### WORK TO COMPLETE:
Count how many lines in the rows below contain the word "post". Reply with only the number.

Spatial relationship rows
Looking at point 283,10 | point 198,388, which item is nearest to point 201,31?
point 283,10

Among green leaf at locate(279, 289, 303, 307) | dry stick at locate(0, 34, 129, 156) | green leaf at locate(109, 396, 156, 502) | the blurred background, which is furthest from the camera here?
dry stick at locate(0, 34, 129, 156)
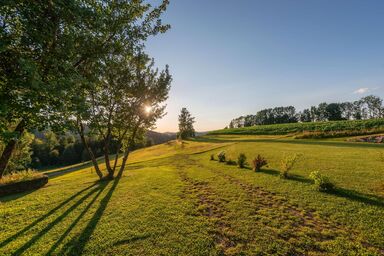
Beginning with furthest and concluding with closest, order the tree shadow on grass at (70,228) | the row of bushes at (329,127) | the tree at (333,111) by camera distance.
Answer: the tree at (333,111)
the row of bushes at (329,127)
the tree shadow on grass at (70,228)

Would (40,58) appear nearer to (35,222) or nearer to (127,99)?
(35,222)

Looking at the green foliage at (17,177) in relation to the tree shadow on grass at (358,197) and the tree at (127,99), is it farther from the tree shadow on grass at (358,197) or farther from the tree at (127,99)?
the tree shadow on grass at (358,197)

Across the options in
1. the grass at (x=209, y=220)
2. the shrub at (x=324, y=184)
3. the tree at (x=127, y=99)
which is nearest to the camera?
the grass at (x=209, y=220)

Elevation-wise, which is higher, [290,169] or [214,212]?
[290,169]

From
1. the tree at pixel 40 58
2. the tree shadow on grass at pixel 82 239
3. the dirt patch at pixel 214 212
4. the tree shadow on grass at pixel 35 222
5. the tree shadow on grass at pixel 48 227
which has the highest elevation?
the tree at pixel 40 58

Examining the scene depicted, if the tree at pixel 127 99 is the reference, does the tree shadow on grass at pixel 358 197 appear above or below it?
below

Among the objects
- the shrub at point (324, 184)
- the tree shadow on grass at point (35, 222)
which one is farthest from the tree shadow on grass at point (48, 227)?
the shrub at point (324, 184)

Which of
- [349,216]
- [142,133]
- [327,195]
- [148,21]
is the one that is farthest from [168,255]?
[142,133]

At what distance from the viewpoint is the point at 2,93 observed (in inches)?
225

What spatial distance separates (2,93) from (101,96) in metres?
11.2

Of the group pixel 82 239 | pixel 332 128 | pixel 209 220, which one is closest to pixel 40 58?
pixel 82 239

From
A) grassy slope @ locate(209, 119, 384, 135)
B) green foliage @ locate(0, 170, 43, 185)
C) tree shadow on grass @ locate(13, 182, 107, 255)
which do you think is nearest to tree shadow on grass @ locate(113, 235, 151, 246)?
tree shadow on grass @ locate(13, 182, 107, 255)

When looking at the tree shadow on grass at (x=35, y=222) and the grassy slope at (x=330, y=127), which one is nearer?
the tree shadow on grass at (x=35, y=222)

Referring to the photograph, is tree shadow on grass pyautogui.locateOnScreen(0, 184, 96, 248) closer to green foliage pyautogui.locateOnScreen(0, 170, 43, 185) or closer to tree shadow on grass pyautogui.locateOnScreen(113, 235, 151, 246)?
tree shadow on grass pyautogui.locateOnScreen(113, 235, 151, 246)
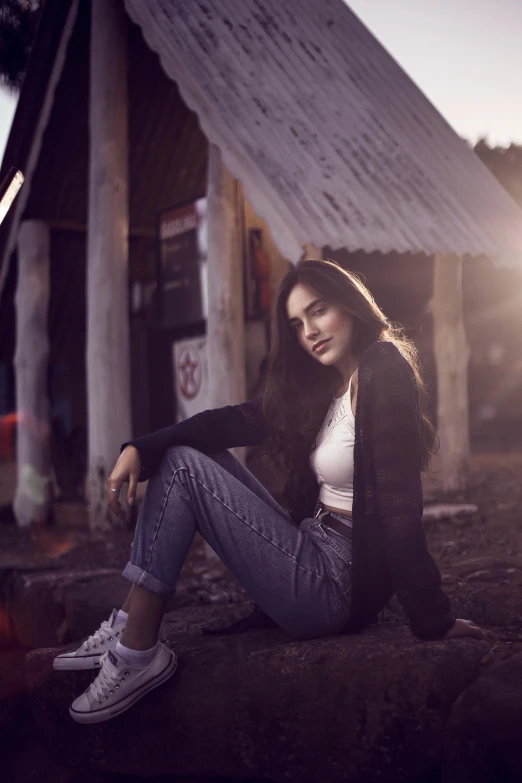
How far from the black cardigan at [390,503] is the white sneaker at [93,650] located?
859 mm

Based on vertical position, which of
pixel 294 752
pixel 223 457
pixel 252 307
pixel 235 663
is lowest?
pixel 294 752

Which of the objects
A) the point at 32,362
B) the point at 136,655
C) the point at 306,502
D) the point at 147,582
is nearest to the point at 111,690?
the point at 136,655

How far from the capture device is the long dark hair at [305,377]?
9.29 ft

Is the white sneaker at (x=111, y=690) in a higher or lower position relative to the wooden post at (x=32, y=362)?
lower

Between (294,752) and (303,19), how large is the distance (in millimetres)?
7592

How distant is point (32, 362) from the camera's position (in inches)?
327

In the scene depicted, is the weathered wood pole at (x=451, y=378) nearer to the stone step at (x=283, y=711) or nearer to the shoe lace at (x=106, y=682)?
the stone step at (x=283, y=711)

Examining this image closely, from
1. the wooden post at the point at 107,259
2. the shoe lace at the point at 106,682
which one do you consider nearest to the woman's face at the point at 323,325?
the shoe lace at the point at 106,682

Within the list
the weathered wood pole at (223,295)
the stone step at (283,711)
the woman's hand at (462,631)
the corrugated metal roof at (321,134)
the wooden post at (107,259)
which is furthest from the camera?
the wooden post at (107,259)

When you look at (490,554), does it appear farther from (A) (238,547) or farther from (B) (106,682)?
(B) (106,682)

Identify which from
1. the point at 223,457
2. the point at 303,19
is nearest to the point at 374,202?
the point at 303,19

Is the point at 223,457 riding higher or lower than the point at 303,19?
lower

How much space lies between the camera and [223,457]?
3.00 m

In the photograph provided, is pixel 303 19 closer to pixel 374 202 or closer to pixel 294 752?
pixel 374 202
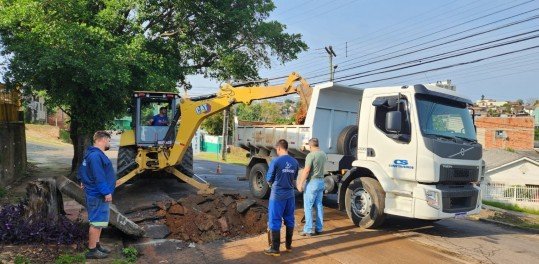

### OUTPUT FOR THIS EXERCISE:
4